— begin Document extract —

The Evian Conference
On March 23, 1938 US President Franklin Delano Roosevelt took the initiative of convening an international conference on the problem of refugees from the German Reich.
Before the conference Roosevelt was careful to assure the 32 states who were invited that the subject at hand was not increasing the immigration quotas nor financing refugee asylum. Germany was not invited, which meant that no agreement could be reached to improve the fate of refugees. Portugal's presence was not considered useful. The USSR and Czechoslovakia did not send any representatives. Italy, an ally of Germany, refused the invitation. Hungary, Romania, Poland, and South Africa sent observers.
The United Kingdom accepted the invitation but took the precaution of making sure that the United States would not try to get it to increase the number of Jewish immigrants to territories under British rule. The United States government suggested that the conference take place in Switzerland, but the Swiss government expressed polite refusal as they did not want to risk annoying their German neighbour and did not want to draw attention to their restrictive immigration policy.

— end Document extract —
— begin Data section —

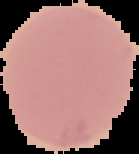
image_size: 139×154 pixels
malaria_status: uninfected
preparation: thin blood smear
image_type: segmented cell region with the area outside set to black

— end Data section —

Given problem 1:
Answer these from the Evian Conference text, one line each:
(a) On what date did Roosevelt take the initiative of convening the conference?
(b) How many states were invited?
(c) What two reasons led the Swiss government to refuse to host it?
Given problem 2: Summarize the Evian Conference text in two sentences.
Given problem 3: Write the next passage of the Evian Conference text, beginning after its last sentence.

Task response 1:
(a) March 23, 1938.
(b) 32.
(c) It did not want to risk annoying its German neighbor, and it did not want to draw attention to its restrictive immigration policy.

Task response 2: In 1938 Roosevelt convened an international conference on refugees from the German Reich and assured the 32 invited states that it would not address raising immigration quotas or financing asylum. Germany was not invited, several countries declined or sent only observers, the United Kingdom made sure it would not be pressed to admit more Jewish immigrants, and Switzerland refused to host.

Task response 3:
The representatives of the 32 countries who finally attended the conference at the Hotel Royal in Evian (France) expressed their regard for President Roosevelt's initiative and their sympathy for the victims of persecution, while making it clear that the economic and social situation in their respective countries did not allow them to increase the immigration quotas. Countries on other continents, in particular Latin America where the Europeans would have liked to find a convenient place to take the problem off their hands, declared that they were not in a position to absorb huge quantities of immigrants unless they were farm workers.
In the space of a single afternoon, a sub-committee interviewed the representatives of 40 refugee organisations and Jewish organisations — including those from the German Reich. The conference did not arrive at any concrete results, except the creation of an Intergovernmental Committee on Refugees working in London and tasked with the followup to the Evian conference.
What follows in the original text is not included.